Our earliest poems are those early stars. As we write more, we grow as writers, we see the failures and shortcomings in this work until they vanish, replaced by stronger material, heavier metals, our strengths and skills honed, our use of technique more effective. Those are the heavier elements made from the explosion of our work, the fusion reactor of our poems, in which we combine various elements of craft.

Inertia, momentum, and friction
The line in poetry, its rhythm (both in traditional verse and free verse), is the source of momentum. Assuming the line had no break (ala the paragraph) we can say that it would be subject to inertia: it would go and go. Friction is the force of the line break and caesura on the poetic line.

M Theory
“According to Witten, M should stand for ‘magic,’ ‘mystery,’ or ‘membrane.’” The poem is a multidimensional membrane, giving, elastic, but finite. The best ones are full of mystery and magic; they are enigmatic and revelatory.

Some items can be seen as having contradictory and mutually exclusive properties: light, for example, is simultaneously a particle and a wave. The poem exists this way: both visual and aural (oral), both line and sentence, and (see above) enigma and revelation.

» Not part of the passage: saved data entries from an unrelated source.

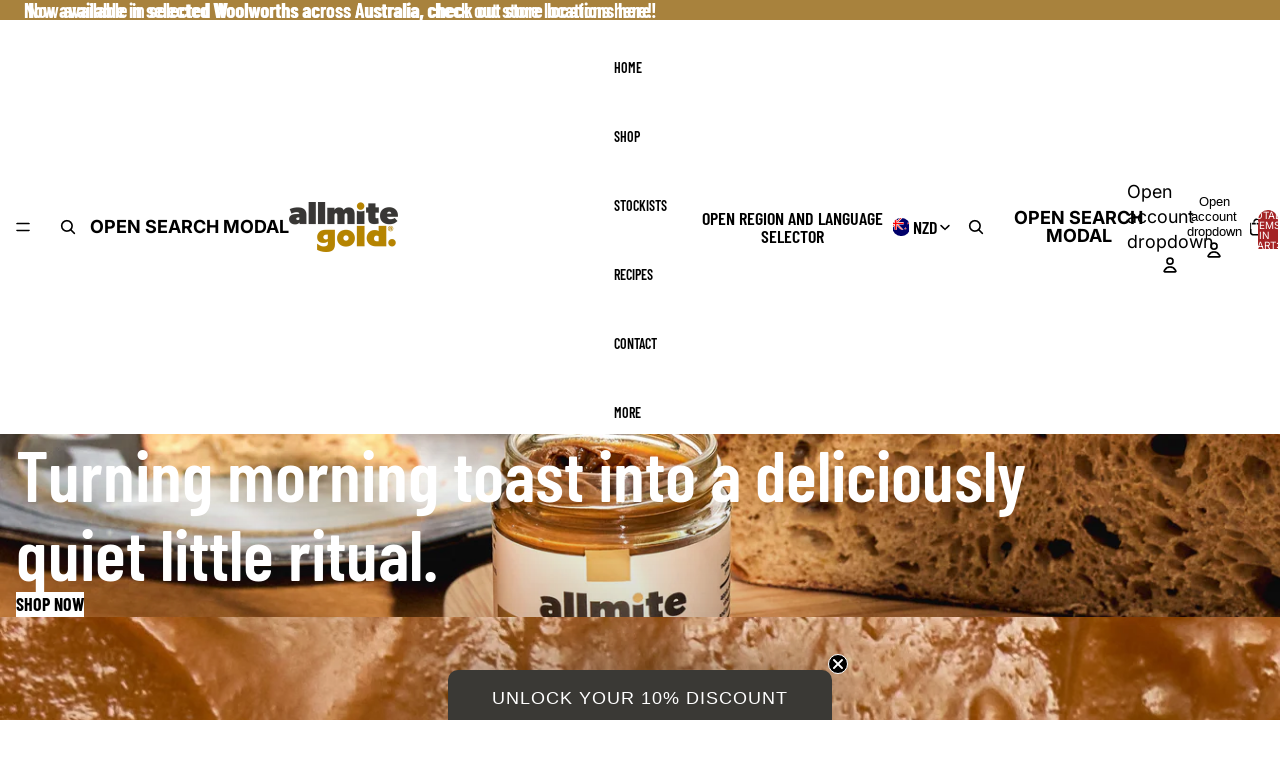

--- FILE ---
content_type: text/javascript
request_url: https://allmitegold.co.nz/cdn/shop/t/13/assets/events.js?v=26166644030623418901750544531
body_size: -97
content:
export class ThemeEvents{static variantSelected="variant:selected";static variantUpdate="variant:update";static cartUpdate="cart:update";static cartError="cart:error";static mediaStartedPlaying="media:started-playing";static quantitySelectorUpdate="quantity-selector:update";static megaMenuHover="megaMenu:hover";static zoomMediaSelected="zoom-media:selected";static discountUpdate="discount:update";static FilterUpdate="filter:update"}export class VariantSelectedEvent extends Event{constructor(resource){super(ThemeEvents.variantSelected,{bubbles:!0}),this.detail={resource}}}export class VariantUpdateEvent extends Event{constructor(resource,sourceId,data){super(ThemeEvents.variantUpdate,{bubbles:!0}),this.detail={resource:resource||null,sourceId,data:{html:data.html,productId:data.productId,newProduct:data.newProduct}}}}export class CartAddEvent extends Event{constructor(resource,sourceId,data){super(CartAddEvent.eventName,{bubbles:!0}),this.detail={resource,sourceId,data:{...data}}}static eventName=ThemeEvents.cartUpdate}export class CartUpdateEvent extends Event{constructor(resource,sourceId,data){super(ThemeEvents.cartUpdate,{bubbles:!0}),this.detail={resource,sourceId,data:{...data}}}}export class CartErrorEvent extends Event{constructor(sourceId,message){super(ThemeEvents.cartError,{bubbles:!0}),this.detail={sourceId,data:{message}}}}export class QuantitySelectorUpdateEvent extends Event{constructor(quantity,cartLine){super(ThemeEvents.quantitySelectorUpdate,{bubbles:!0}),this.detail={quantity,cartLine}}}export class DiscountUpdateEvent extends Event{constructor(resource,sourceId){super(ThemeEvents.discountUpdate,{bubbles:!0}),this.detail={resource,sourceId}}}export class MediaStartedPlayingEvent extends Event{constructor(resource){super(ThemeEvents.mediaStartedPlaying,{bubbles:!0}),this.detail={resource}}}export class SlideshowSelectEvent extends Event{constructor(data){super(SlideshowSelectEvent.eventName,{bubbles:!0}),this.detail=data}detail;static eventName="slideshow:select"}export class ZoomMediaSelectedEvent extends Event{constructor(index){super(ThemeEvents.zoomMediaSelected,{bubbles:!0}),this.detail={index}}}export class MegaMenuHoverEvent extends Event{constructor(){super(ThemeEvents.megaMenuHover,{bubbles:!0})}}export class FilterUpdateEvent extends Event{constructor(queryParams){super(ThemeEvents.FilterUpdate,{bubbles:!0}),this.detail={queryParams}}shouldShowClearAll(){return[...this.detail.queryParams.entries()].filter(([key])=>key.startsWith("filter.")).length>0}}
//# sourceMappingURL=/cdn/shop/t/13/assets/events.js.map?v=26166644030623418901750544531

In physics entropy works as a measure of the disorder of a system and its constituent molecules. Every poem ought to have a little entropy, a frictional force disordering and energizing the constituent parts (consider the sonnets of Hopkins, how they explode the form, the rhymes of Dickinson, a good trochaic inversion in blank verse). Managing entropy is a way of creating formal energy.

God Particles
In the end, we’re talking about poems. They’re chock full of god particles.